Change every "purple aster flower" in the records below to "violet aster flower" and leave all other text as it is. Omit the pictures from your answer.

### DATA TO USE

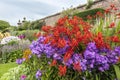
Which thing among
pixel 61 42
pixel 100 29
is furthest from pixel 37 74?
pixel 100 29

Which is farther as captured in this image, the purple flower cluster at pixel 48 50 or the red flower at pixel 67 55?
the purple flower cluster at pixel 48 50

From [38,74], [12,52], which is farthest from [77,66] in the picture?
[12,52]

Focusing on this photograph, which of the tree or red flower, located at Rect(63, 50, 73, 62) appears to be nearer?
red flower, located at Rect(63, 50, 73, 62)

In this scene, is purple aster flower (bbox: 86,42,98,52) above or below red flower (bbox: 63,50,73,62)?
above

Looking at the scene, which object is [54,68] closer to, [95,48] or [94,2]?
[95,48]

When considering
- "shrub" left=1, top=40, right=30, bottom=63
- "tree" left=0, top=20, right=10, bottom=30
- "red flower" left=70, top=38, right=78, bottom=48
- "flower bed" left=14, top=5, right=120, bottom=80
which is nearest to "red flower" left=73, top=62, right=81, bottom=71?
"flower bed" left=14, top=5, right=120, bottom=80

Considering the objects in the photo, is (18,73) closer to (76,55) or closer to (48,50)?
(48,50)

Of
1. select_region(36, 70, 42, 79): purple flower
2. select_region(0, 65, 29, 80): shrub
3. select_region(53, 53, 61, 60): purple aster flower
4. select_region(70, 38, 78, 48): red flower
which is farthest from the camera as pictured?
select_region(0, 65, 29, 80): shrub

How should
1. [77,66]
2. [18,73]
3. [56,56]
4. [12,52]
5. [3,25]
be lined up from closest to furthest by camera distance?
[77,66] < [56,56] < [18,73] < [12,52] < [3,25]

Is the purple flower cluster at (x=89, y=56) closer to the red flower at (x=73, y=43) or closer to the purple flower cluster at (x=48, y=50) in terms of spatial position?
the purple flower cluster at (x=48, y=50)

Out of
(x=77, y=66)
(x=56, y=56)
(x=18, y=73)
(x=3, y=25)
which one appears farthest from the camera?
(x=3, y=25)

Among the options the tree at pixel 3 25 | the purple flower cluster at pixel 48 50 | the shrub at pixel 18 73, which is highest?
the purple flower cluster at pixel 48 50

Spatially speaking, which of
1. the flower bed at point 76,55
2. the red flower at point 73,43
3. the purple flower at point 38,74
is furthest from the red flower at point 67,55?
the purple flower at point 38,74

######

* COMPLETE RESPONSE:
Which thing among
pixel 61 42
pixel 100 29
is furthest from pixel 37 74?
pixel 100 29

Which is farther as captured in this image, the purple flower cluster at pixel 48 50 or the red flower at pixel 67 55?
the purple flower cluster at pixel 48 50

From [38,74], [12,52], which is farthest from [77,66] in the picture?
[12,52]

Focusing on this photograph, which of the tree or red flower, located at Rect(63, 50, 73, 62) appears to be nearer?
red flower, located at Rect(63, 50, 73, 62)

In this scene, is violet aster flower (bbox: 86,42,98,52) above or below red flower (bbox: 63,50,73,62)?
above

Looking at the scene, which object is [54,68] closer to, [95,48] or [94,2]?
[95,48]

When considering
- "shrub" left=1, top=40, right=30, bottom=63
- "tree" left=0, top=20, right=10, bottom=30
- "red flower" left=70, top=38, right=78, bottom=48
- "flower bed" left=14, top=5, right=120, bottom=80
which is nearest to "red flower" left=73, top=62, right=81, bottom=71?
"flower bed" left=14, top=5, right=120, bottom=80

Considering the objects in the photo, is (18,73) closer to (76,55) or closer to (48,50)?
(48,50)

Of
1. select_region(36, 70, 42, 79): purple flower
2. select_region(0, 65, 29, 80): shrub
3. select_region(53, 53, 61, 60): violet aster flower
4. select_region(70, 38, 78, 48): red flower
which is farthest from the camera as pictured?
select_region(0, 65, 29, 80): shrub

How should
1. [77,66]
2. [18,73]
3. [56,56]
4. [12,52]
5. [3,25]
be lined up from closest to furthest by camera distance?
[77,66] < [56,56] < [18,73] < [12,52] < [3,25]

Is the purple flower cluster at (x=89, y=56) closer to the red flower at (x=73, y=43) or closer to the purple flower cluster at (x=48, y=50) in terms of spatial position?
the purple flower cluster at (x=48, y=50)

Out of
(x=77, y=66)
(x=56, y=56)
(x=18, y=73)
(x=3, y=25)
which one appears farthest from the camera?
(x=3, y=25)

Among the options the tree at pixel 3 25 | the purple flower cluster at pixel 48 50 | the shrub at pixel 18 73, which is highest?
the purple flower cluster at pixel 48 50

Spatially speaking, which of
1. the flower bed at point 76,55
2. the red flower at point 73,43
3. the purple flower at point 38,74
is furthest from the red flower at point 67,55?
the purple flower at point 38,74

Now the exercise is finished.